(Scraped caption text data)

Segment Open

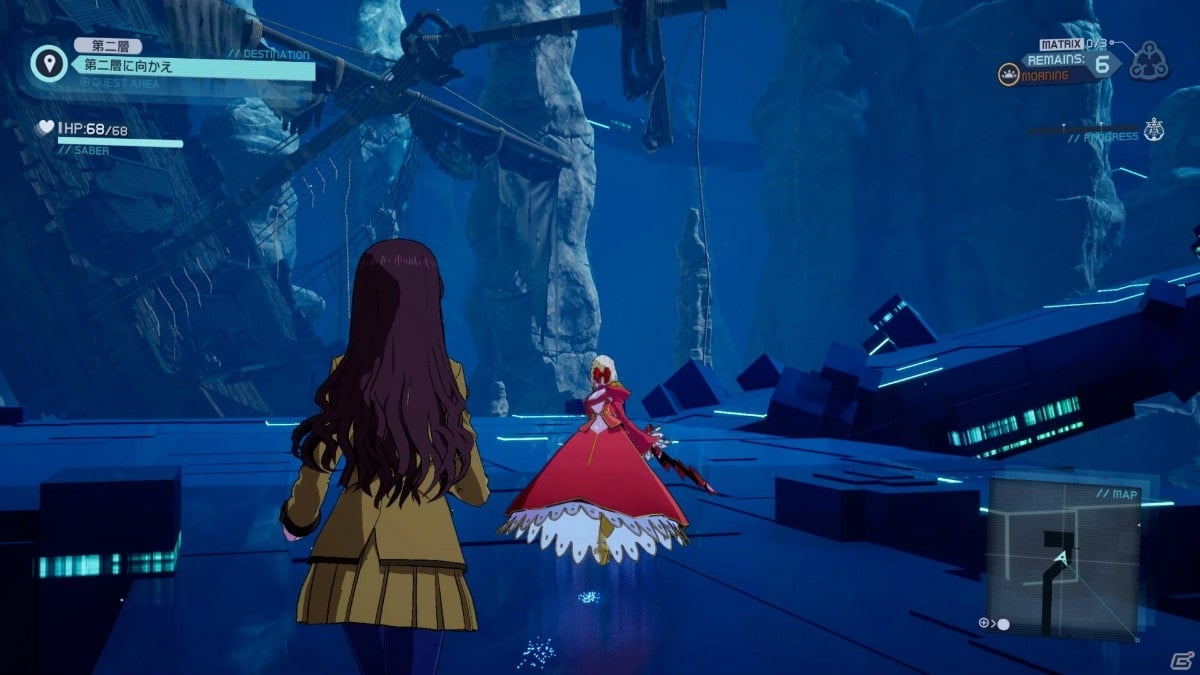「Fate/EXTRA」のフルリメイク作品「Fate/EXTRA Record（仮称）」の開発が発表！TYPE-MOON studio BBによる第1作目タイトルの画像4
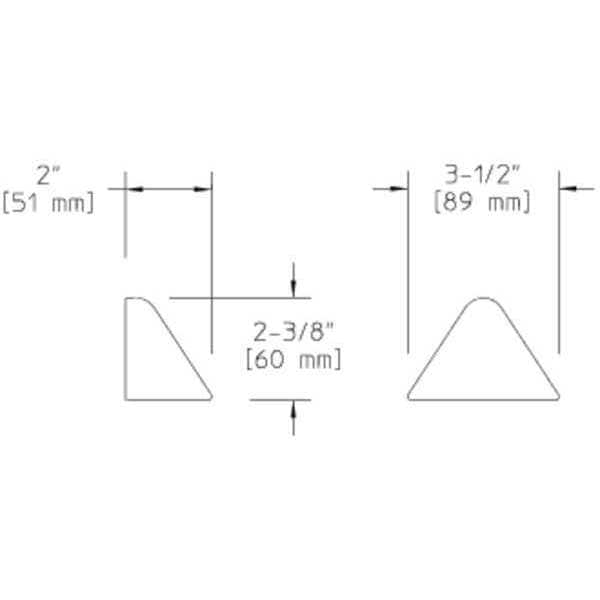 Deck Light, T3-1/4 Xenon, 12V, 3-1/2" L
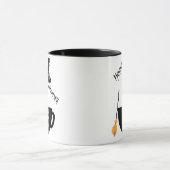 Mug Hocus Pocus J'ai besoin de café pour concentrer la (Centre)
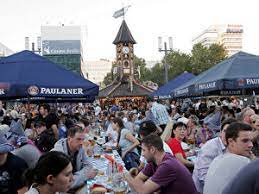 Oktoberfest kurt schumacher platz berlin
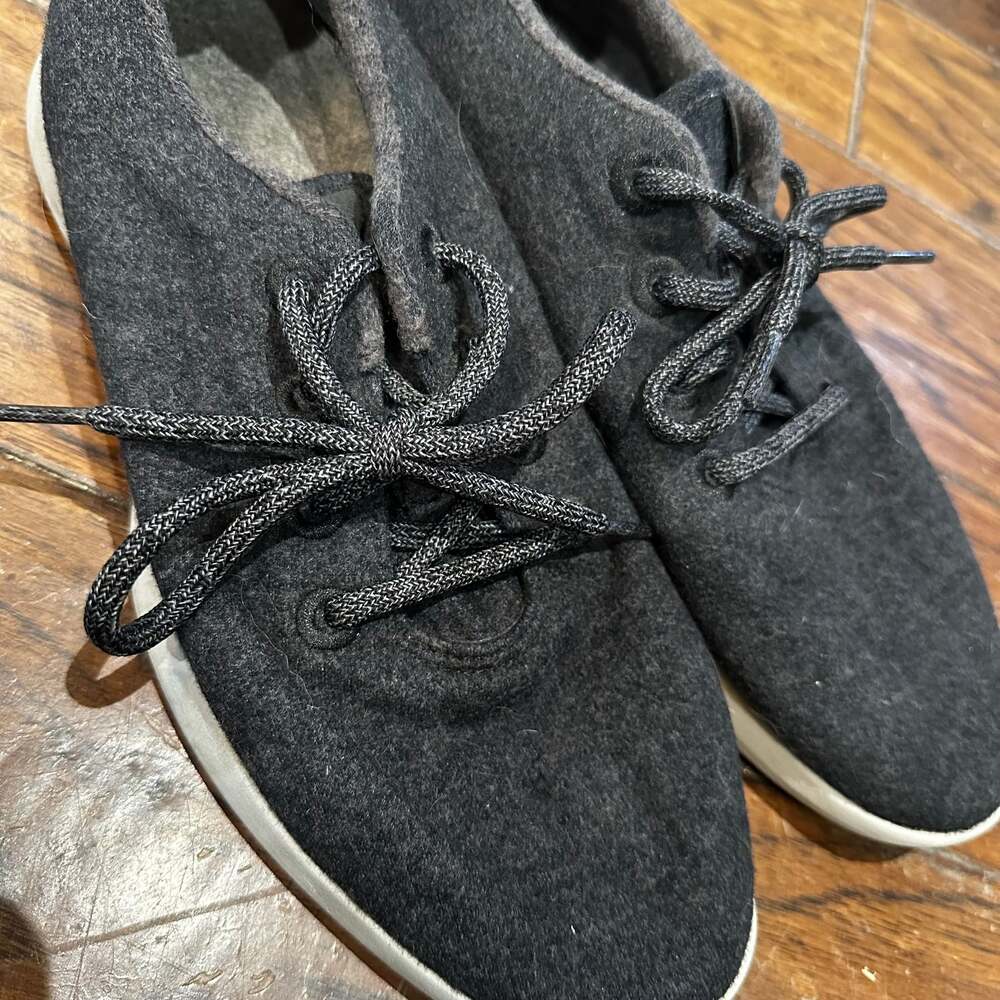 Allbirds Men's‎ Wool Runners Charcoal Gray Sneakers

Segment Closed

What you have to do =
The records must be copied with no word altered, and without their pictures.

Solution for this task =
「Fate/EXTRA」のフルリメイク作品「Fate/EXTRA Record（仮称）」の開発が発表！TYPE-MOON studio BBによる第1作目タイトルの画像4
 Deck Light, T3-1/4 Xenon, 12V, 3-1/2" L
 Mug Hocus Pocus J'ai besoin de café pour concentrer la (Centre)
 Oktoberfest kurt schumacher platz berlin
 Allbirds Men's‎ Wool Runners Charcoal Gray Sneakers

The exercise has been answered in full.